— WHAT TO PRODUCE —
Recast everything in the data from the line containing "326, 750, 372)?" down to the line containing "1.57 metres" as a Markdown table with the columns Row and Data line. Leave out blank lines.

"""

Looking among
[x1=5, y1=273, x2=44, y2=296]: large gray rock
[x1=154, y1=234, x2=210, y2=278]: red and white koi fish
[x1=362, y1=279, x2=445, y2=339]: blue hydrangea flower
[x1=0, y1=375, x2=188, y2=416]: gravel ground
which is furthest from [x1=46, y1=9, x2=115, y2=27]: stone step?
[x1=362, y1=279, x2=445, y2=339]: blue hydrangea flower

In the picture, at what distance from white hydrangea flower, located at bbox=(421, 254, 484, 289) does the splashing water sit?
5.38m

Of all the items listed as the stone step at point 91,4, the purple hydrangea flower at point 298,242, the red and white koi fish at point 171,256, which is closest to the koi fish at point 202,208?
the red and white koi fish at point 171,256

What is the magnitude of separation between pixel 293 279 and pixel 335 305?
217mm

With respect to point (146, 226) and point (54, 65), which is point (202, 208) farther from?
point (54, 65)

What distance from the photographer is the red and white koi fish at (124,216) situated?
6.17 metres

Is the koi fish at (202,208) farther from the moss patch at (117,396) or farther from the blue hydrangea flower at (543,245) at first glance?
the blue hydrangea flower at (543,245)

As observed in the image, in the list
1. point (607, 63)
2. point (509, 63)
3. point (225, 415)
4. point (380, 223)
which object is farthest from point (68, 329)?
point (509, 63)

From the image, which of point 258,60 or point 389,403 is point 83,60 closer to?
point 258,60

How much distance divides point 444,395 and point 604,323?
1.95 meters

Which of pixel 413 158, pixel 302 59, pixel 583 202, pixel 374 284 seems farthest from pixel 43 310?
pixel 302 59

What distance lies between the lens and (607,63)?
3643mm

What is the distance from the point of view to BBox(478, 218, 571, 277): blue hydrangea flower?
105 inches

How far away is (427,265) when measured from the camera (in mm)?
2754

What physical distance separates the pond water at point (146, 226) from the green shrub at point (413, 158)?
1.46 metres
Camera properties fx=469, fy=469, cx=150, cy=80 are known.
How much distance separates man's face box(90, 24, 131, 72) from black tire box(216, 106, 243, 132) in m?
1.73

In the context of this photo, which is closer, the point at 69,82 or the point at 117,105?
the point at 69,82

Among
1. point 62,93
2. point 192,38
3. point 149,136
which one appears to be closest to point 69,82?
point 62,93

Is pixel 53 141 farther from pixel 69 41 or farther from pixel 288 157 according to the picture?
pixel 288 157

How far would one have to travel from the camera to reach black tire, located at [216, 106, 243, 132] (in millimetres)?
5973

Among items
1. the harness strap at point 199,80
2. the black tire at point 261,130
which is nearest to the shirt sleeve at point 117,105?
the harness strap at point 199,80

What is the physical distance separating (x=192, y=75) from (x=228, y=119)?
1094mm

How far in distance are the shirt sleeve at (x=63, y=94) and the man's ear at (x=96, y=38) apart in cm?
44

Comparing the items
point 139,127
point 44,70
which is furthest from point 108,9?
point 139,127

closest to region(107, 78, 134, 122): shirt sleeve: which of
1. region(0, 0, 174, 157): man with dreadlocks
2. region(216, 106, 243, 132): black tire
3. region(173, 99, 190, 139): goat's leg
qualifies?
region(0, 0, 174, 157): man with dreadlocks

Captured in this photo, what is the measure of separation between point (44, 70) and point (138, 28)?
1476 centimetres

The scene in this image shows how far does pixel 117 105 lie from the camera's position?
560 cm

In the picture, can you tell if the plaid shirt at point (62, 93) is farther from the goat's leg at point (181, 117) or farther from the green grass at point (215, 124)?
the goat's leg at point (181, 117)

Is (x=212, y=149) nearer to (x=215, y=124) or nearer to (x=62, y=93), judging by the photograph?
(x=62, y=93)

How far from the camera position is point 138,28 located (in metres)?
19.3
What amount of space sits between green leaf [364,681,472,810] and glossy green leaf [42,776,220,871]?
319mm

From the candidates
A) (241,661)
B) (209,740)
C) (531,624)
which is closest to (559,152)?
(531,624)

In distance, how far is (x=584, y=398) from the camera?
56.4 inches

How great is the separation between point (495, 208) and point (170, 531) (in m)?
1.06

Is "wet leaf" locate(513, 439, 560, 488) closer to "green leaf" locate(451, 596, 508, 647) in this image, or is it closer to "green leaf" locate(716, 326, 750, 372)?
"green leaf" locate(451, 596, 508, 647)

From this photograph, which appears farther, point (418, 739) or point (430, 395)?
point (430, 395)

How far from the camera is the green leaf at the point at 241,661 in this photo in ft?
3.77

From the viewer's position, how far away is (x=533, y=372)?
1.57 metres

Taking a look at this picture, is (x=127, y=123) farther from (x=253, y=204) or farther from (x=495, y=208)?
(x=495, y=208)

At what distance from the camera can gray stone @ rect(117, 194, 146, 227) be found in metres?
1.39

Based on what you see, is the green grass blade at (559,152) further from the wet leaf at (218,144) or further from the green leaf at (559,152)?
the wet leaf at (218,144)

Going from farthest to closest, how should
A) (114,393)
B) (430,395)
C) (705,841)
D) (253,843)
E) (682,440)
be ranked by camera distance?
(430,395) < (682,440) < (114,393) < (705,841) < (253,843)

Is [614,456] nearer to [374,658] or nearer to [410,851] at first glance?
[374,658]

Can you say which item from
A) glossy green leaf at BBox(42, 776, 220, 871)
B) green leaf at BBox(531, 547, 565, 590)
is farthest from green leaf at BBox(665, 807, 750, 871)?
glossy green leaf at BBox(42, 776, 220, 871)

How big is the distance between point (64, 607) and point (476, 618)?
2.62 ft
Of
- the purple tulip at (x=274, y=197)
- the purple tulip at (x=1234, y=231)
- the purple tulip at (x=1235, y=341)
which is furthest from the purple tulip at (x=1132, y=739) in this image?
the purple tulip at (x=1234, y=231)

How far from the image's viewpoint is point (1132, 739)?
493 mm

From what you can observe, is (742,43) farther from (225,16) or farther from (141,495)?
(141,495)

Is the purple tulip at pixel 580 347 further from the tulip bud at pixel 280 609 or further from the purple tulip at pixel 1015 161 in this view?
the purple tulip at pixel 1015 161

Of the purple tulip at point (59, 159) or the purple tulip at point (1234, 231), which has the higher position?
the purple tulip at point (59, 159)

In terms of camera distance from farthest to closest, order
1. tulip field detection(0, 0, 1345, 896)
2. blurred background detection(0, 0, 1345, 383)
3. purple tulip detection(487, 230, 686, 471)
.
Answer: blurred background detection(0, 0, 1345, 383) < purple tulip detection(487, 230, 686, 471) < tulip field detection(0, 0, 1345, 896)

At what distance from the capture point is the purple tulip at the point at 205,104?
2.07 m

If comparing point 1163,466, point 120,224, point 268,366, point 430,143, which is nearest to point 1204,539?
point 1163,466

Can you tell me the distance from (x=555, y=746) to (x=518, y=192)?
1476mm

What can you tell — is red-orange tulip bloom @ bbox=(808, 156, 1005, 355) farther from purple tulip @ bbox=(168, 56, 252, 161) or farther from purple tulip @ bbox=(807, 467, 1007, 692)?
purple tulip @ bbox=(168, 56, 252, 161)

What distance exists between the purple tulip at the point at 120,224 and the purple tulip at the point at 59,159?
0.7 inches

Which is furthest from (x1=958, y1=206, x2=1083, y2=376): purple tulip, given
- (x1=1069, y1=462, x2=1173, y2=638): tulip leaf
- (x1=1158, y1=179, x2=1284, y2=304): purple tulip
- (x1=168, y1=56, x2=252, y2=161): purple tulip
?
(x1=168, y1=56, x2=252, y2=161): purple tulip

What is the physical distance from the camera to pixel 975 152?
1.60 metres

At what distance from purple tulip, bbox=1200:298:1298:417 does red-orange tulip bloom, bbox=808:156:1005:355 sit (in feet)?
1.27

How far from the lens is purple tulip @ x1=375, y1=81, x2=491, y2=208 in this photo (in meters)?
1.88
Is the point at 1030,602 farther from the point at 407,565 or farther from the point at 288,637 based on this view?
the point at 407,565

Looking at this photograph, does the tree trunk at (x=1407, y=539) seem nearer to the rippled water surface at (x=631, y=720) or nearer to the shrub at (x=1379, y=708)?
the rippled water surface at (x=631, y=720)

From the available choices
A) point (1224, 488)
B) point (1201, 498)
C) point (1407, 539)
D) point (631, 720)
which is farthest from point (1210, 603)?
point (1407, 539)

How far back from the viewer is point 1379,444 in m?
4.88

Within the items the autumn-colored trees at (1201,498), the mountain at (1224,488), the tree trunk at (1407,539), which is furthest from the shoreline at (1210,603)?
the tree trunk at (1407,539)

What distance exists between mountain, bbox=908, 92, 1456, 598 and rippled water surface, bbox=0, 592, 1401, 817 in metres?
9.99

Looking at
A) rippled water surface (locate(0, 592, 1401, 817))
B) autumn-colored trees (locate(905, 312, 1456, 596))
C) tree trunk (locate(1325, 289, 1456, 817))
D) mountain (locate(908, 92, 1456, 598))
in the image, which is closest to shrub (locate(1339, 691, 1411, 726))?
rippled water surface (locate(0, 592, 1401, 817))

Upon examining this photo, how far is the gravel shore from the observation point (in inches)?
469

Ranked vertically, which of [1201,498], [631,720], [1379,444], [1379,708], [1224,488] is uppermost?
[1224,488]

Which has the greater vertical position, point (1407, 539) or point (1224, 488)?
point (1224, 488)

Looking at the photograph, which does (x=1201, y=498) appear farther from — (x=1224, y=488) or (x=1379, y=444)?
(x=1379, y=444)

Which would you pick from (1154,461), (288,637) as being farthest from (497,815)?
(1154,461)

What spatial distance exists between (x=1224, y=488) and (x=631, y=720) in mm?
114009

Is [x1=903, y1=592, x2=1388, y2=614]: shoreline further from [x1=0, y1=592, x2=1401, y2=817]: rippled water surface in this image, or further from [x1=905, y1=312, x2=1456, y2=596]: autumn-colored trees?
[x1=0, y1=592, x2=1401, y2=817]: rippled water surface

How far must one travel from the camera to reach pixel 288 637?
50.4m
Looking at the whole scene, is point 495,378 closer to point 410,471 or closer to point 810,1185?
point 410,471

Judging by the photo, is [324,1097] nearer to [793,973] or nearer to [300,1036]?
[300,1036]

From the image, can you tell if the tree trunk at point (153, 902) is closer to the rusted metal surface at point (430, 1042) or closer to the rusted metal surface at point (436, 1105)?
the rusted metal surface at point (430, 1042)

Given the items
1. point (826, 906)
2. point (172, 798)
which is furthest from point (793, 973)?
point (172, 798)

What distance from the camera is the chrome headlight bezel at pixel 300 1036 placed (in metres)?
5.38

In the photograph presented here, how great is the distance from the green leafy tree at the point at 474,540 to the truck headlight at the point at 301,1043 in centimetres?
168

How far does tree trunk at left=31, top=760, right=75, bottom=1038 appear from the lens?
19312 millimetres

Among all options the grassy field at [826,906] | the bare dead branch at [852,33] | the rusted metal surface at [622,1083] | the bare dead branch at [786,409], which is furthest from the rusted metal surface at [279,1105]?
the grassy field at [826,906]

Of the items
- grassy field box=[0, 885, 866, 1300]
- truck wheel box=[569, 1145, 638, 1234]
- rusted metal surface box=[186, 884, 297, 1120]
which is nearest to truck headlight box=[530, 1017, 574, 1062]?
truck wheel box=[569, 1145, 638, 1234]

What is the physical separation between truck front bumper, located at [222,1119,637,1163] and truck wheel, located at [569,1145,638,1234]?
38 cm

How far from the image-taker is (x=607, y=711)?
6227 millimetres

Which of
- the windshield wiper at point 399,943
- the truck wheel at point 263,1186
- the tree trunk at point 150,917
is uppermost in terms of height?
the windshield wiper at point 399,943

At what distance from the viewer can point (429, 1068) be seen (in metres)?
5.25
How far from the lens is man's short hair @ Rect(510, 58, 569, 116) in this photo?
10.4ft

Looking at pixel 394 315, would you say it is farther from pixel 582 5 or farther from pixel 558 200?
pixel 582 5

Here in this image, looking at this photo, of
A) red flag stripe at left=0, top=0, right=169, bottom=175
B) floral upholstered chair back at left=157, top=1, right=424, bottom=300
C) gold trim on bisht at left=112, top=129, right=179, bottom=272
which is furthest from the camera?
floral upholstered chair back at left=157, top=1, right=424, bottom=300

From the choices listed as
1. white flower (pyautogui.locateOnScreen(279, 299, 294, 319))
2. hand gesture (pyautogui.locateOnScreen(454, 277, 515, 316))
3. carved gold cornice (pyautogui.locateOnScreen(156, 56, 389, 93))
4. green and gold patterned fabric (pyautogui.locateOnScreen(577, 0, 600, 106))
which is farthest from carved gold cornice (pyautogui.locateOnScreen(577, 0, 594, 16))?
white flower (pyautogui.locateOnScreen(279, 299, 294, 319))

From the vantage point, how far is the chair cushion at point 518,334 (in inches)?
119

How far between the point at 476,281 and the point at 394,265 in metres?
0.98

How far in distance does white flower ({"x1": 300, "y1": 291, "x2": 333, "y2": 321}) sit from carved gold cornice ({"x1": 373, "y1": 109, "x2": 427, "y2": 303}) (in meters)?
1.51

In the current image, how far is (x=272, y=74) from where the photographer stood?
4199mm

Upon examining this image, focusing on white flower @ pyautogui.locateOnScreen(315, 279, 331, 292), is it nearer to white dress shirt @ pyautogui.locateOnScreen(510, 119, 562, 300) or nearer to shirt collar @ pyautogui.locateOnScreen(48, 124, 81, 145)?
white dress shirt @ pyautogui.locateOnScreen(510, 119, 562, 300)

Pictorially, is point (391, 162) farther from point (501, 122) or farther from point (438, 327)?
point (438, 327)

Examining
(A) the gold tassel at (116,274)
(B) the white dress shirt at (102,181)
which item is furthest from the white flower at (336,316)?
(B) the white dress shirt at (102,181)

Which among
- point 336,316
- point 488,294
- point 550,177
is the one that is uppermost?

"""

— EXPECTED OUTPUT —
| Row | Data line |
|---|---|
| 1 | Is "wet leaf" locate(513, 439, 560, 488) closer to "green leaf" locate(451, 596, 508, 647) in this image, or is it closer to "green leaf" locate(716, 326, 750, 372)? |
| 2 | "green leaf" locate(451, 596, 508, 647) |
| 3 | From this photograph, which appears farther, point (418, 739) or point (430, 395)? |
| 4 | point (430, 395) |
| 5 | How far from the camera is the green leaf at the point at 241,661 in this photo in ft? |
| 6 | 3.77 |
| 7 | From the viewer's position, how far away is (x=533, y=372)? |
| 8 | 1.57 metres |